▸ **Records for processing**:
______________________________

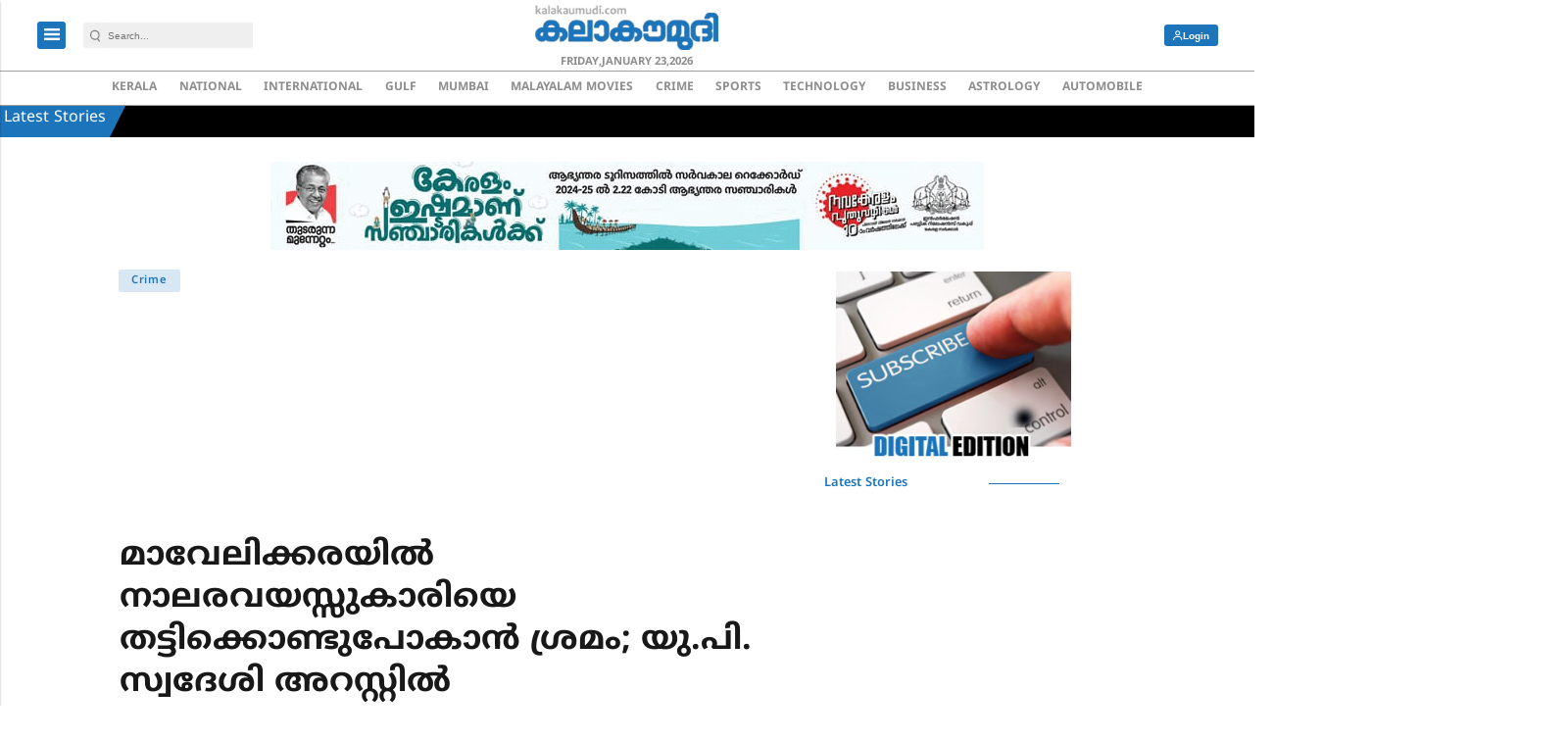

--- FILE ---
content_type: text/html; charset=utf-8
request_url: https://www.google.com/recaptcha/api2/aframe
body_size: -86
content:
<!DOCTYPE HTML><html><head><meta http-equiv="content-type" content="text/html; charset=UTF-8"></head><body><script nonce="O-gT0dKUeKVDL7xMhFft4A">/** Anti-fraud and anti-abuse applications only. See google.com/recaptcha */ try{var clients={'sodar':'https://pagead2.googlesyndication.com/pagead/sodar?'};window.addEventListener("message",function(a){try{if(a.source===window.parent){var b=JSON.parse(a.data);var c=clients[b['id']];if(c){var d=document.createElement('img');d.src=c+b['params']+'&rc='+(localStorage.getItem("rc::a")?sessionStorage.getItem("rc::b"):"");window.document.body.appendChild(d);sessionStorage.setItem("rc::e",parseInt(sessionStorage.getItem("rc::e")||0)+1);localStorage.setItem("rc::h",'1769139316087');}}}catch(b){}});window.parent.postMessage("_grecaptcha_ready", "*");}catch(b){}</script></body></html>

______________________________

Report back each line in the material above that contains the string "https".

▸ **Your solution**:
request_url: https://www.google.com/recaptcha/api2/aframe
<!DOCTYPE HTML><html><head><meta http-equiv="content-type" content="text/html; charset=UTF-8"></head><body><script nonce="O-gT0dKUeKVDL7xMhFft4A">/** Anti-fraud and anti-abuse applications only. See google.com/recaptcha */ try{var clients={'sodar':'https://pagead2.googlesyndication.com/pagead/sodar?'};window.addEventListener("message",function(a){try{if(a.source===window.parent){var b=JSON.parse(a.data);var c=clients[b['id']];if(c){var d=document.createElement('img');d.src=c+b['params']+'&rc='+(localStorage.getItem("rc::a")?sessionStorage.getItem("rc::b"):"");window.document.body.appendChild(d);sessionStorage.setItem("rc::e",parseInt(sessionStorage.getItem("rc::e")||0)+1);localStorage.setItem("rc::h",'1769139316087');}}}catch(b){}});window.parent.postMessage("_grecaptcha_ready", "*");}catch(b){}</script></body></html>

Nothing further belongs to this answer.